Page tree

Outdated release! Latest docs are Release 8.2: Install Config for Azure

   

Contents:


After installation of the Trifacta platform software and databases in your Microsoft Azure infrastructure, please complete these steps to perform the basic integration between the Trifacta node and Azure resources like the backend storage layer and running environment cluster. 

NOTE: This section includes only basic configuration for required platform functions and integrations with Azure. Please use the links in this section to access additional details on these key features.

Tip: When you save changes from within the Trifacta platform, your configuration is automatically validated, and the platform is automatically restarted.


Configure in Azure

These steps require admin access to your Azure deployment.

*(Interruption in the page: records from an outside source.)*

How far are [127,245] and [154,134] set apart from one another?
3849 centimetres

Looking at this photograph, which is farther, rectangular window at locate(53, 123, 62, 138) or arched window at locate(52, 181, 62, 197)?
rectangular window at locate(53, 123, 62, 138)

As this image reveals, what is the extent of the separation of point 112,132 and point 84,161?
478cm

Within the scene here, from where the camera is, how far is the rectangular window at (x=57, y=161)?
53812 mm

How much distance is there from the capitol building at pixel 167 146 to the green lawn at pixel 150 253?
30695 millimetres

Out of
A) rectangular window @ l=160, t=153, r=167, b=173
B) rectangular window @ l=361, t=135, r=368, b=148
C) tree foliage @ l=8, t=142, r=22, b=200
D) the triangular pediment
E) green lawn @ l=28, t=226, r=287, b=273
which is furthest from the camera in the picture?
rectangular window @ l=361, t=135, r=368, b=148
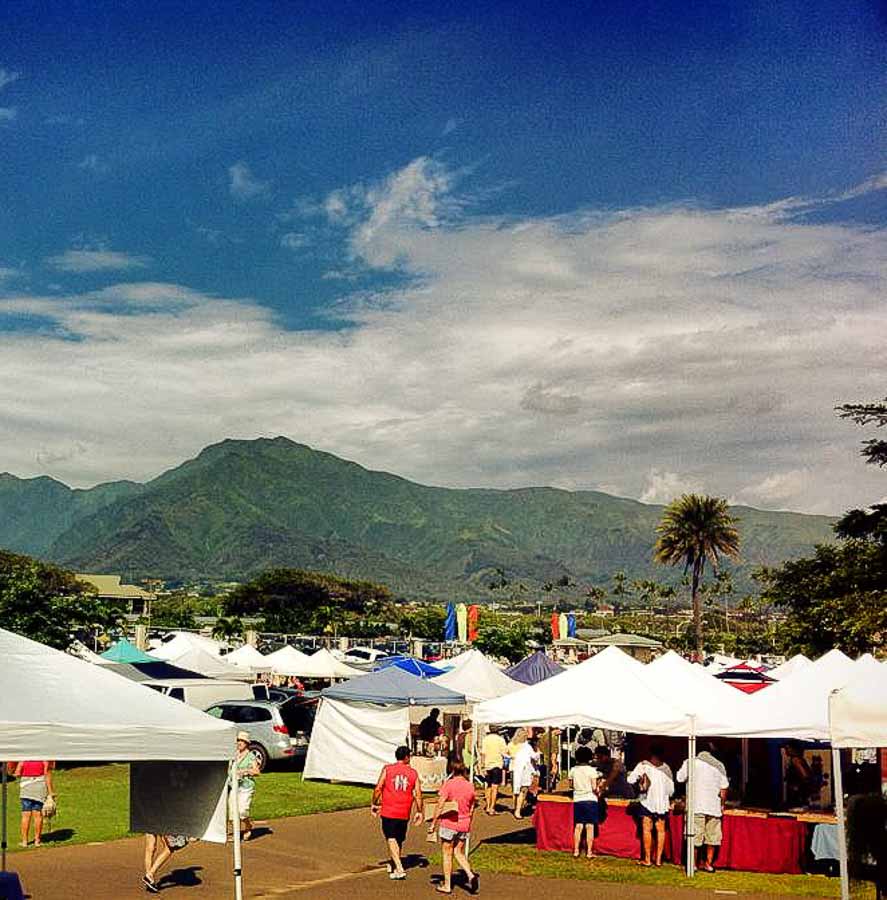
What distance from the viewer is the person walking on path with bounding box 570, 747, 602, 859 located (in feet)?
55.2

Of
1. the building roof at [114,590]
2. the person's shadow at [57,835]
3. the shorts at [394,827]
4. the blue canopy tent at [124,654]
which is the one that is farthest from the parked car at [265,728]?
the building roof at [114,590]

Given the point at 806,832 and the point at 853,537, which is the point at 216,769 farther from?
the point at 853,537

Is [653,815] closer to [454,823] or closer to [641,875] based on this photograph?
[641,875]

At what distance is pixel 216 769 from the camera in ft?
35.5

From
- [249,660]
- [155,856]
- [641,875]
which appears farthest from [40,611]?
[249,660]

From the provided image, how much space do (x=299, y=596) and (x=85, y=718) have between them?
149 meters

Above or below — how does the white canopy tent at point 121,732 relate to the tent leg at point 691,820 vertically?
above

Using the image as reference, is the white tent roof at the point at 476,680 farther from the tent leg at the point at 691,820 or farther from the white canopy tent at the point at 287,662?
the white canopy tent at the point at 287,662

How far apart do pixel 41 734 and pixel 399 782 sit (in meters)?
5.61

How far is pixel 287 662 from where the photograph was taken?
149 feet

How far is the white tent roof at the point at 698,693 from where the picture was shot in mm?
16578

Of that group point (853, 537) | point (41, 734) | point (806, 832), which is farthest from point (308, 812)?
point (853, 537)

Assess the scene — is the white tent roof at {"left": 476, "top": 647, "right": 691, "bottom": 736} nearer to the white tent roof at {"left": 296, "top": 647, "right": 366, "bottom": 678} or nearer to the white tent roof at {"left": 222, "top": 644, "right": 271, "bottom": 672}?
the white tent roof at {"left": 296, "top": 647, "right": 366, "bottom": 678}

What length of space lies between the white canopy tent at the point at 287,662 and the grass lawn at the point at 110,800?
17035 mm
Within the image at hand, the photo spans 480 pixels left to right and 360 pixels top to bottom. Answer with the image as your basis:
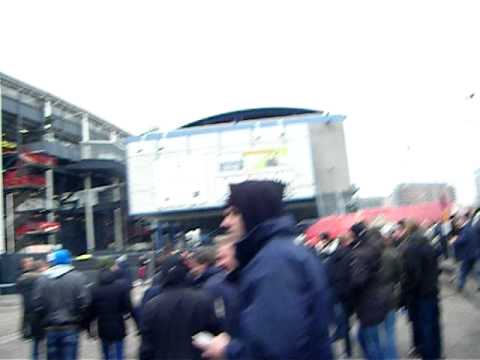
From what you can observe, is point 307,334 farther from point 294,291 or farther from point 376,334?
point 376,334

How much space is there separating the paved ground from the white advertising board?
9691 mm

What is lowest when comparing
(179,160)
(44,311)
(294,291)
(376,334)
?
(376,334)

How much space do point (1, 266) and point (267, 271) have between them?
25.2 meters

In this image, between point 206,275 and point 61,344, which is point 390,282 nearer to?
point 206,275

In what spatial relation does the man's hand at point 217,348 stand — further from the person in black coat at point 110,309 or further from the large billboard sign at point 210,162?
the large billboard sign at point 210,162

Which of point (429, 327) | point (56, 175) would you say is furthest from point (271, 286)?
point (56, 175)

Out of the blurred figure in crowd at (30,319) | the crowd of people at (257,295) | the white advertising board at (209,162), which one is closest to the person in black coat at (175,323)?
the crowd of people at (257,295)

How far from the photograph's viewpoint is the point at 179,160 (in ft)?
76.4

Create registered application

To create an Azure Active Directory (AAD) application, please complete the following steps in the Azure console.

Steps:

  1. Create registered application:

    1. In the Azure console, navigate to Azure Active Directory > App Registrations.

    2. Create a New App. Name it trifacta.

      NOTE: Retain the Application ID and Directory ID for configuration in the Trifacta platform.

  2. Create a client secret:
    1. Navigate to Certificates & secrets.
    2. Create a new Client secret.

      NOTE: Retain the value of the Client secret for configuration in the Trifacta platform.

  3. Add API permissions:
    1. Navigate to API Permissions.
    2. Add Azure Key Vault with the user_impersonation permission.

For additional details, see Configure for Azure.

Please complete the following steps in the Azure portal to create a Key Vault and to associate it with the Trifacta registered application.

NOTE: A Key Vault is required for use with the Trifacta platform.

Create Key Vault in Azure

Steps:

  1. Log into the Azure portal.
  2. Goto: https://portal.azure.com/#create/Microsoft.KeyVault
  3. Complete the form for creating a new Key Vault resource:
    1. Name: Provide a reasonable name for the resource. Example:

      <clusterName>-<applicationName>-<group/organizationName>

      Or, you can use trifacta.

    2. Location: Pick the location used by the HDI cluster.
    3. For other fields, add appropriate information based on your enterprise's preferences.
  4. To create the resource, click Create.

    NOTE: Retain the DNS Name value for later use.

Enable Key Vault access for the Trifacta platform

Steps:

In the Azure portal, you must assign access policies for application principal of the Trifacta registered application to access the Key Vault.

Steps:

  1. In the Azure portal, select the Key Vault you created. Then, select Access Policies.
  2. In the Access Policies window, select the Trifacta registered application.
  3. Click Add Access Policy.
  4. Select the following secret permissions (at a minimum):
    1. Get
    2. Set
    3. Delete
  5. Select the Trifacta application principal.
  6. Assign the policy you just created to that principal.

For additional details, see Configure Azure Key Vault.

Create or modify Azure backend datastore

In the Azure console, you must create or modify the backend datastore for use with the Trifacta platform. Supported datastores:

NOTE: You should review the limitations for your selected datastore before configuring the platform to use it. After the base storage layer has been defined in the platform, it cannot be modified.


DatastoreNotes
ADLS Gen2

Supported for use with Azure Databricks cluster only.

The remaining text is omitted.